Keyboard shortcuts

Press or to navigate between chapters

Press S or / to search in the book

Press ? to show this help

Press Esc to hide this help

Chapter 17: Cloud Networking and Storage

Kubernetes defines abstractions — Services, PersistentVolumes, Ingress — but it does not implement them. The implementation is provided by cloud-specific controllers and plugins. Understanding how these abstractions map to real cloud infrastructure is the difference between writing YAML that works and writing YAML that works well.

How Pod Networking Maps to Cloud Networking

Recall the flat network model from Chapter 5: every pod gets a unique IP, reachable without NAT.

AWS VPC CNI: Pods as First-Class VPC Citizens

The AWS VPC CNI plugin gives each pod a real VPC IP address. It does this by leveraging Elastic Network Interfaces (ENIs), which are virtual network cards that can be attached to EC2 instances.

AWS VPC CNI: HOW PODS GET IPS
──────────────────────────────

EC2 Instance (m5.large)
┌──────────────────────────────────────────────────┐
│                                                  │
│  Primary ENI (eth0)                              │
│  ┌────────────────────────────────────┐          │
│  │ Primary IP: 10.0.1.100 (node IP)   │          │
│  │ Secondary IP: 10.0.1.101 → Pod A   │          │
│  │ Secondary IP: 10.0.1.102 → Pod B   │          │
│  │ Secondary IP: 10.0.1.103 → Pod C   │          │
│  │ ...up to 10 IPs per ENI            │          │
│  └────────────────────────────────────┘          │
│                                                  │
│  Secondary ENI (eth1)                            │
│  ┌────────────────────────────────────┐          │
│  │ Primary IP: 10.0.1.200             │          │
│  │ Secondary IP: 10.0.1.201 → Pod D   │          │
│  │ Secondary IP: 10.0.1.202 → Pod E   │          │
│  │ ...up to 10 IPs per ENI            │          │
│  └────────────────────────────────────┘          │
│                                                  │
│  Secondary ENI (eth2)                            │
│  ┌────────────────────────────────────┐          │
│  │ Primary IP: 10.0.1.210             │          │
│  │ Secondary IP: 10.0.1.211 → Pod F   │          │
│  │ ...                                │          │
│  └────────────────────────────────────┘          │
│                                                  │
│  m5.large: 3 ENIs x 10 IPs = ~29 max pods        │
│                                                  │
└──────────────────────────────────────────────────┘

Pod A (10.0.1.101) can reach Pod X (10.0.2.55) on another
node directly through VPC routing. No encapsulation.

PROVIDED DATA |
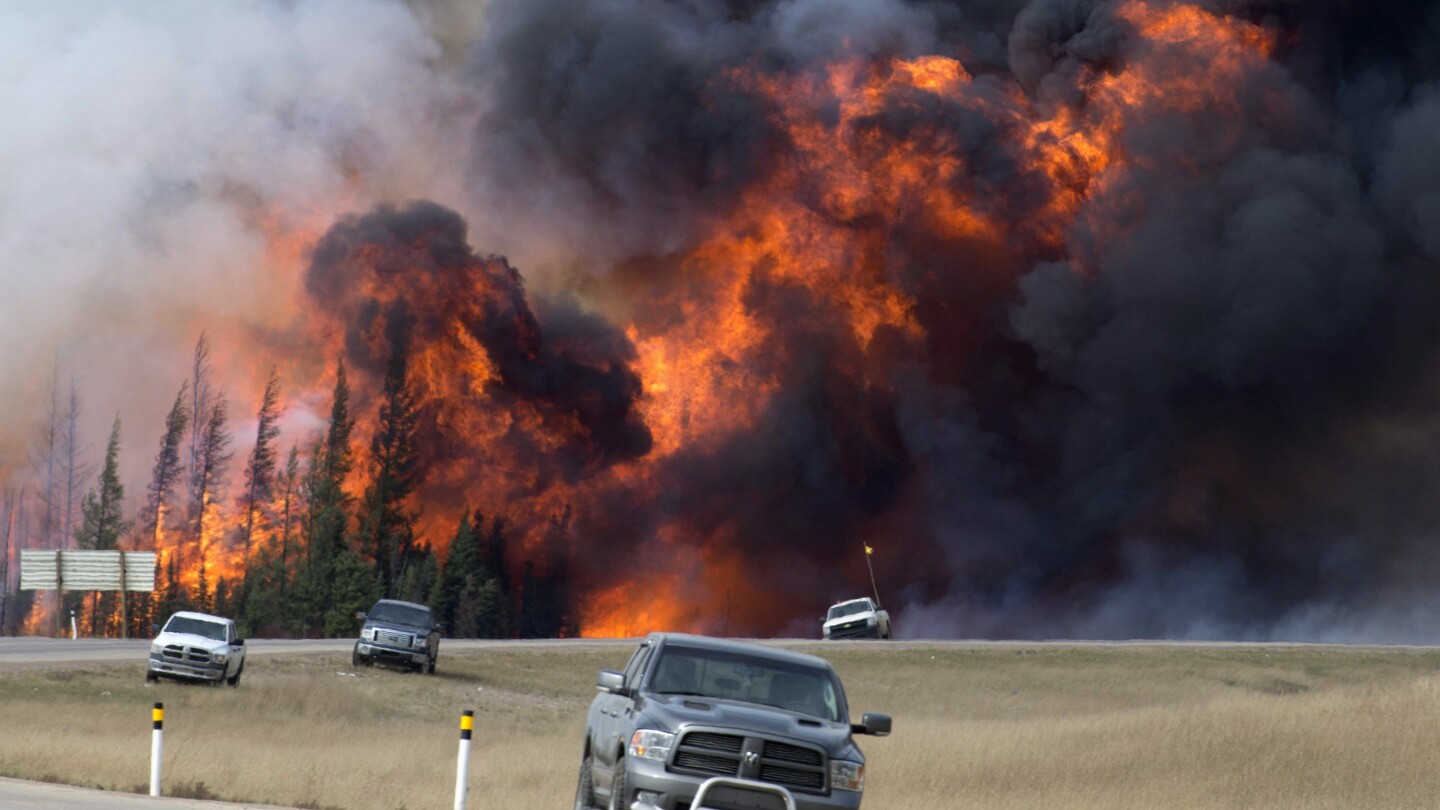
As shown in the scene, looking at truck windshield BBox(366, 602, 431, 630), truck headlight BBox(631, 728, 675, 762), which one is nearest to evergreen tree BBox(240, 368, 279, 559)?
truck windshield BBox(366, 602, 431, 630)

PARTS OF THE EXERCISE |
**a.** Answer these about the cloud networking chapter, one answer per line, marked to match:
(i) Which three abstractions does Kubernetes define but not implement?
(ii) What does the AWS VPC CNI plugin rely on to give each pod a real VPC IP address?
(iii) In the flat network model from Chapter 5, what does every pod get?
**b.** Carry on the cloud networking chapter from the point where it stops.
The listing above was taken from a different source.

RESPONSES |
**a.**
(i) Services, PersistentVolumes, and Ingress.
(ii) Elastic Network Interfaces (ENIs), virtual network cards that can be attached to EC2 instances.
(iii) A unique IP that is reachable without NAT.

**b.**
No overlay. Just VPC route tables.

The IPAMD (IP Address Management Daemon) runs on each node as part of the VPC CNI. It pre-allocates ENIs and warms secondary IPs so that new pods get IPs quickly. When a pod is scheduled, the CNI assigns a pre-warmed IP from the pool.

Advantages: No overlay network. No encapsulation overhead. Pod IPs are routable in the VPC, so VPC security groups, NACLs, VPC Flow Logs, and VPC peering work natively with pod traffic.

Trade-off: Pod density is constrained by the instance type’s ENI and IP limits. A t3.nano can run approximately 4 pods. An m5.large can run approximately 29. This matters: if you run many small pods (sidecars, agents), you may exhaust the IP limit before CPU or memory. Enable prefix delegation to assign /28 prefixes (16 IPs each) instead of individual IPs, dramatically increasing pod density.

GKE Alias IPs: VPC-Native Pods

GKE’s Alias IP model (described in Chapter 16) gives each node a secondary VPC range; pods draw IPs from it without overlay.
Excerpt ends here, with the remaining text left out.